§ **Exercise 1**
Please reproduce the stretch of the passage on API load testing from "In the realm" through "at the details.".
§ **Exercise 2**
In the passage on API load testing, what do teams need continuous, easy access to in order to be well-informed?

§ **Selected extract**
Enabling people who are affected by decisions to be part of the decision-making process is a critical element of democracy. People tend to be more accepting of events when they have some say in the matter. And, as described in the book, “The Wisdom of Crowds,” given that a group is well-informed, the decisions they make collectively are usually better than ones made by an individual’s mandate. Just as members of a city council must be well informed about the details of local current events and the concerns of their constituents, modern software engineering teams need as complete a picture as possible about the impact of their changes at every point along the delivery process. And, to be well-informed, the teams need continuous, easy access to information that’s current and accurate. Otherwise, they’re flying blind. It’s that simple.
In the realm of IT, it’s not easy, particularly when it comes to API load testing. Having easy access to test information in a mission-critical situation can be limited. Typically the problem is not caused by ill intent; instead, something due to issues with planning and process.
Many times inadequate planning of fragmentary approaches to API load testing can lead to an incomplete view of the outcome, particularly in complex distributed systems. The good news – to provide the continuous stream of information necessary to democratize the load testing experience, the pieces needing to be in place are achievable. It’s a matter of following a set of three guidelines.
- Enable feedback loops sooner vs. later
- Make code the lingua franca
- Prioritize early and often API feedback
Let’s take a look at the details.

§ **Dataset content**
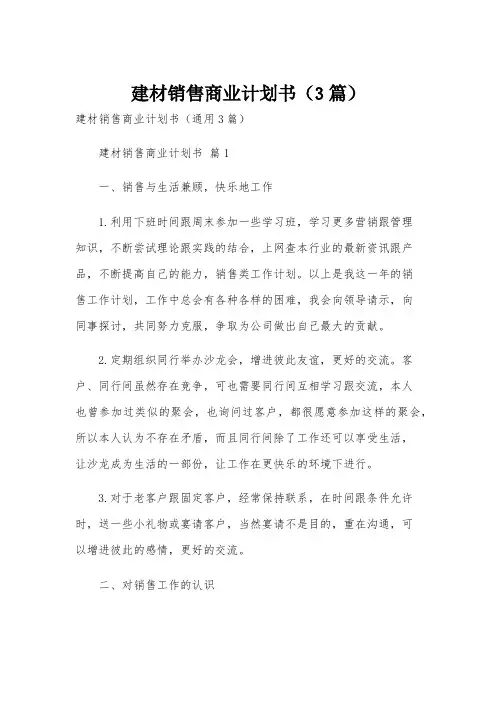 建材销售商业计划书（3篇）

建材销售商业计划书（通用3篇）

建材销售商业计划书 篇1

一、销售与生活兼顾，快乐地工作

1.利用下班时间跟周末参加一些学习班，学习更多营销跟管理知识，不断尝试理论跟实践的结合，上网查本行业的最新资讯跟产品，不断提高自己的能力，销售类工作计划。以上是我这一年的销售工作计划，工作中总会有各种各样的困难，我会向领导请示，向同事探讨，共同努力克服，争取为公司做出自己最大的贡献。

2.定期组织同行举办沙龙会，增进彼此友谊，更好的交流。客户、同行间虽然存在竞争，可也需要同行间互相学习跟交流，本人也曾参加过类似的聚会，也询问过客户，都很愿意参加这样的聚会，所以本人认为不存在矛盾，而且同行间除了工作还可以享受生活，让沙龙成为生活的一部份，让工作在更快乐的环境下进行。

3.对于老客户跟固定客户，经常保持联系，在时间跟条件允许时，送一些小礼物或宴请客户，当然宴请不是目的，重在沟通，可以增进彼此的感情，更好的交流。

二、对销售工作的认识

§ **Written solution 1**
In the realm of IT, it’s not easy, particularly when it comes to API load testing. Having easy access to test information in a mission-critical situation can be limited. Typically the problem is not caused by ill intent; instead, something due to issues with planning and process.
Many times inadequate planning of fragmentary approaches to API load testing can lead to an incomplete view of the outcome, particularly in complex distributed systems. The good news – to provide the continuous stream of information necessary to democratize the load testing experience, the pieces needing to be in place are achievable. It’s a matter of following a set of three guidelines.
- Enable feedback loops sooner vs. later
- Make code the lingua franca
- Prioritize early and often API feedback
Let’s take a look at the details.

§ **Written solution 2**
Information that's current and accurate.